IAN BURUMA administers a thorough and painful Fisking to Arundhati Roy in The New Republic. Excerpt:

There is one verbal tic that keeps recurring in Roy’s writings that may help us to understand her feelings–for that is what they are, more than coherent thoughts. She refers a great deal to India’s “ancient civilization,” usually to show how humiliating it is for an ancient people to defer to a jumped-up, uncivilized place such as the United States. About President Clinton’s visit to India, she observes: “He was courted and fawned over by the genuflecting representatives of this ancient civilization with a fervour that can only be described as indecent.” This speaks of the same snobbery that informed Roy’s remark on American television about Mickey Mouse and the mullahs.

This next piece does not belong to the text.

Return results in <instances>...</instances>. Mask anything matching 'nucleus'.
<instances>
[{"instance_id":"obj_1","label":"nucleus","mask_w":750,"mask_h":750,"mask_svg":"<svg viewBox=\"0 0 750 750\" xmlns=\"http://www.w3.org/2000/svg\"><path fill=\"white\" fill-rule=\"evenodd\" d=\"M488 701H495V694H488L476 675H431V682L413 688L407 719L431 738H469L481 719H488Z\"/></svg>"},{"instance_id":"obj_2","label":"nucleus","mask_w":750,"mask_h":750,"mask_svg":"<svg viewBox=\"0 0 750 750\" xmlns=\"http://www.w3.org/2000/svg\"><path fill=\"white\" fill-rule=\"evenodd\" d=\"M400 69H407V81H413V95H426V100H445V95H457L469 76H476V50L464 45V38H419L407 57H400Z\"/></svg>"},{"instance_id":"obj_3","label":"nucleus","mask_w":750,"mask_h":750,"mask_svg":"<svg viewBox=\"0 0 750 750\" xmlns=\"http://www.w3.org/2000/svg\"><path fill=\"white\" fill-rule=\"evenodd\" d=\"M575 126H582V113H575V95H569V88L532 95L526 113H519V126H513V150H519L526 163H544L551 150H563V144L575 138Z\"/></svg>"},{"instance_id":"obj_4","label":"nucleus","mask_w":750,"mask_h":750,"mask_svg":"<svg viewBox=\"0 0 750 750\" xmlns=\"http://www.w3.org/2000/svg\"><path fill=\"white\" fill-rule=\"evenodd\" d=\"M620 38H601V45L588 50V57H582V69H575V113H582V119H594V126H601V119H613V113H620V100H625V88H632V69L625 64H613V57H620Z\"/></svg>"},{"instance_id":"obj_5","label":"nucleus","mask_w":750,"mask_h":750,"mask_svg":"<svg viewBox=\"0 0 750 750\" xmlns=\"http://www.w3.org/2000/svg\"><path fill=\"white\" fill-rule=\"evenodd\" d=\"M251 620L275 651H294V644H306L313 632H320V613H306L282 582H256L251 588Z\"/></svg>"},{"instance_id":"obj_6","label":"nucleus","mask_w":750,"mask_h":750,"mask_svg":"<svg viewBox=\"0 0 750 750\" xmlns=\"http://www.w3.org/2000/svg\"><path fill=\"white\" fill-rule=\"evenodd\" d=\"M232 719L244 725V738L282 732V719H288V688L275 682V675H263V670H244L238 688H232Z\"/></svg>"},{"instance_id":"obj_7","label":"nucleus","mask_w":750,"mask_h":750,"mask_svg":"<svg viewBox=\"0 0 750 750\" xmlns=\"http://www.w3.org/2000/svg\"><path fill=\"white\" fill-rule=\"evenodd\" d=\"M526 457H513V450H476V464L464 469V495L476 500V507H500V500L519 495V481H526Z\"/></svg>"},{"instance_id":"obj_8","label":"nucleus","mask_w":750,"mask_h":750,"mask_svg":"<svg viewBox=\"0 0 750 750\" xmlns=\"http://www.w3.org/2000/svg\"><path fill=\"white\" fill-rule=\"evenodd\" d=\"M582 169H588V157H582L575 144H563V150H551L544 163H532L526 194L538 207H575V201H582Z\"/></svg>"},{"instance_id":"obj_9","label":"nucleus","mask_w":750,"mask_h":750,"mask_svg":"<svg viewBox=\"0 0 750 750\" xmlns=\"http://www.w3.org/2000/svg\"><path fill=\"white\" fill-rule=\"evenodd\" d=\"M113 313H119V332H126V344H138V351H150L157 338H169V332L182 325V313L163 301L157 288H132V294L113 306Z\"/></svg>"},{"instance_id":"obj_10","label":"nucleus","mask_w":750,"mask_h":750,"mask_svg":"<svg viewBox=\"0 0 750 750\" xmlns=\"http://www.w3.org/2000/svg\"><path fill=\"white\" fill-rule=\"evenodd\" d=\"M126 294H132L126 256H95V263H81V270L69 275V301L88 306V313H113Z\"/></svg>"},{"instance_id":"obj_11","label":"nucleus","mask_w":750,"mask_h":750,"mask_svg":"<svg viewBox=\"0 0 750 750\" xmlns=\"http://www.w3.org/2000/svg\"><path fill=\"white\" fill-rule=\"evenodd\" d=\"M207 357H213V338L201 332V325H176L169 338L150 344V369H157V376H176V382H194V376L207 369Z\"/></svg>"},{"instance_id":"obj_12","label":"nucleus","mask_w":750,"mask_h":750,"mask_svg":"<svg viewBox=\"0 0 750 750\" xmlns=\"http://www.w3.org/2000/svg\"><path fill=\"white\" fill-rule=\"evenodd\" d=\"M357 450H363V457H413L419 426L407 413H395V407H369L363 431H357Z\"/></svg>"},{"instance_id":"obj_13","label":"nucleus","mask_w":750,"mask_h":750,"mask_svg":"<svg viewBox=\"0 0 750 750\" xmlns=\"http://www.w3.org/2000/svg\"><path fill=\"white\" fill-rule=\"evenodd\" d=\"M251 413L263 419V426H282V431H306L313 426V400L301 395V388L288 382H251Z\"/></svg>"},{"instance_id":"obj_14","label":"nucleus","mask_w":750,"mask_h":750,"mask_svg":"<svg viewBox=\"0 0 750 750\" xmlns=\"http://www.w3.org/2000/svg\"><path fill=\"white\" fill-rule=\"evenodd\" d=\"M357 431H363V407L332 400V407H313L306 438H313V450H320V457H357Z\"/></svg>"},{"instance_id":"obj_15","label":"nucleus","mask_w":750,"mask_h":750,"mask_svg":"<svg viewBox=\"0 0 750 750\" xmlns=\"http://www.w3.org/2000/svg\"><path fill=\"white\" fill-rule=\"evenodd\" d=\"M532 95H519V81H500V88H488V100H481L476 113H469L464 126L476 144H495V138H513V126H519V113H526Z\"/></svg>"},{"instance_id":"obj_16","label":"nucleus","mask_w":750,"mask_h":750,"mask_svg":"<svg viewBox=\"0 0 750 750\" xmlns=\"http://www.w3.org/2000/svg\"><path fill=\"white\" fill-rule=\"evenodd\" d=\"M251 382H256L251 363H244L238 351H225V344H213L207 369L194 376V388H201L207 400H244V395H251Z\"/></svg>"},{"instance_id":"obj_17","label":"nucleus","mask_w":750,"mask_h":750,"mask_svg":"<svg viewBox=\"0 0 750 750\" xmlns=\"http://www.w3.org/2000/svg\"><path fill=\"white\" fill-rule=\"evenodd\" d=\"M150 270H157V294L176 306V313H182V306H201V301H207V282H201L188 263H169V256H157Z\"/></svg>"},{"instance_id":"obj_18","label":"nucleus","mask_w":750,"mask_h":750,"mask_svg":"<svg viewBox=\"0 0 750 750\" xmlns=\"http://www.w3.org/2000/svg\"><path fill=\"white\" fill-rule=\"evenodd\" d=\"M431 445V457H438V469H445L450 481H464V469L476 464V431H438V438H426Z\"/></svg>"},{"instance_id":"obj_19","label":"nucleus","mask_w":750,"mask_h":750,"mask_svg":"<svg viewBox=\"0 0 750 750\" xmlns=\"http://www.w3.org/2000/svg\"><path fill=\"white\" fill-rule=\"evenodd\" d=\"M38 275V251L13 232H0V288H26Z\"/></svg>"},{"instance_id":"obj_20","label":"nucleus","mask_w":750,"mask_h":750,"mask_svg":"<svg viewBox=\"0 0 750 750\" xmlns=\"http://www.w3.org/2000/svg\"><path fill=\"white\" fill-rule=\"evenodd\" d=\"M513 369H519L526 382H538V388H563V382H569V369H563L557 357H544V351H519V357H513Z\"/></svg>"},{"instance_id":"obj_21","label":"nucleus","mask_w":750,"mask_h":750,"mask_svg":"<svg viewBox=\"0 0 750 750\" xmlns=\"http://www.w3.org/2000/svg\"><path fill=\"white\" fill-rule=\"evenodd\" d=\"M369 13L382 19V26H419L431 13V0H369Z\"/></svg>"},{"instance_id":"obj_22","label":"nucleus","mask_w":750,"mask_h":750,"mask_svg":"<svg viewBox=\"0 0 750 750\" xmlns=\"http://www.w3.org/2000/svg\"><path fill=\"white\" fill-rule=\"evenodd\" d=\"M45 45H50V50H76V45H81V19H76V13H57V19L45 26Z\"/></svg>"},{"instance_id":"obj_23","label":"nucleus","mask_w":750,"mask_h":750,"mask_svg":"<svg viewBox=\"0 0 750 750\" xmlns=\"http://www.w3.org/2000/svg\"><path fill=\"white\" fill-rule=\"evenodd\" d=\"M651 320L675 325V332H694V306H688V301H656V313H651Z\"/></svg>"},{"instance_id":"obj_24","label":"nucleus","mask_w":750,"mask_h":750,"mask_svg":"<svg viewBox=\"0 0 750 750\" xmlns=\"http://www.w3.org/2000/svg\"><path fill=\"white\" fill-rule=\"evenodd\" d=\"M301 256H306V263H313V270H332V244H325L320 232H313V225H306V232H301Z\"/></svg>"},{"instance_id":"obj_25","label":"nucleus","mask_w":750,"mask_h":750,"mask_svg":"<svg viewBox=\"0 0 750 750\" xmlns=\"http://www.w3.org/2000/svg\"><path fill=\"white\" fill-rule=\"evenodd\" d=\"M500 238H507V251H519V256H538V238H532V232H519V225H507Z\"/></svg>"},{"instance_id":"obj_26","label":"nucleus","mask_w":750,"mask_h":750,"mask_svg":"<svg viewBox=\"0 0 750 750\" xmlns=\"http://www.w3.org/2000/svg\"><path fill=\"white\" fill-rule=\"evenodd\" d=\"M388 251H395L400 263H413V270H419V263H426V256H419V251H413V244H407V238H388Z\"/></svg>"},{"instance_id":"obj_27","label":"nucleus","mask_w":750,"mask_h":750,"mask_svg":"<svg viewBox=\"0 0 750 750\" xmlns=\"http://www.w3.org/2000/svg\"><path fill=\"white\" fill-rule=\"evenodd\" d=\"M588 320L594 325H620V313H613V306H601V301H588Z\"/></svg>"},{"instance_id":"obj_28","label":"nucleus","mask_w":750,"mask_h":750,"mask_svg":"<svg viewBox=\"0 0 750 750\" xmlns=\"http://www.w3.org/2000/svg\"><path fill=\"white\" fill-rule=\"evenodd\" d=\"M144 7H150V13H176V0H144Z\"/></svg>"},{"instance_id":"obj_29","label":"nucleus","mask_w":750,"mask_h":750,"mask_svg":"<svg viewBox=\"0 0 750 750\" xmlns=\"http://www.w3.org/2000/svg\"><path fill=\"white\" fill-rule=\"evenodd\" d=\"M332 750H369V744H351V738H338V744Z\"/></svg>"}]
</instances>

Rich, rampant America shows up the relative weakness and backwardness of India. This is hard to take for a member of the intellectual or artistic elite, educated by nationalist professors, whose thoughts were often molded by British Marxists from the London School of Economics. The genuine popularity of American pop culture among the urban masses in India makes the elite feel marginal in their own country, which sharpens their sense of pique. For India, you could also read France, Italy, Japan, or even China. Thus Roy’s voice is less representative of the Third World than of a global intelligentsia, floating from conference to conference, moaning about the effects of globalization.

Yes, Conferenceville is a place. But not a very nice place, and an odd one from which to denounce globalization, though it appears to be a very popular address for those who wish to see the world more rooted.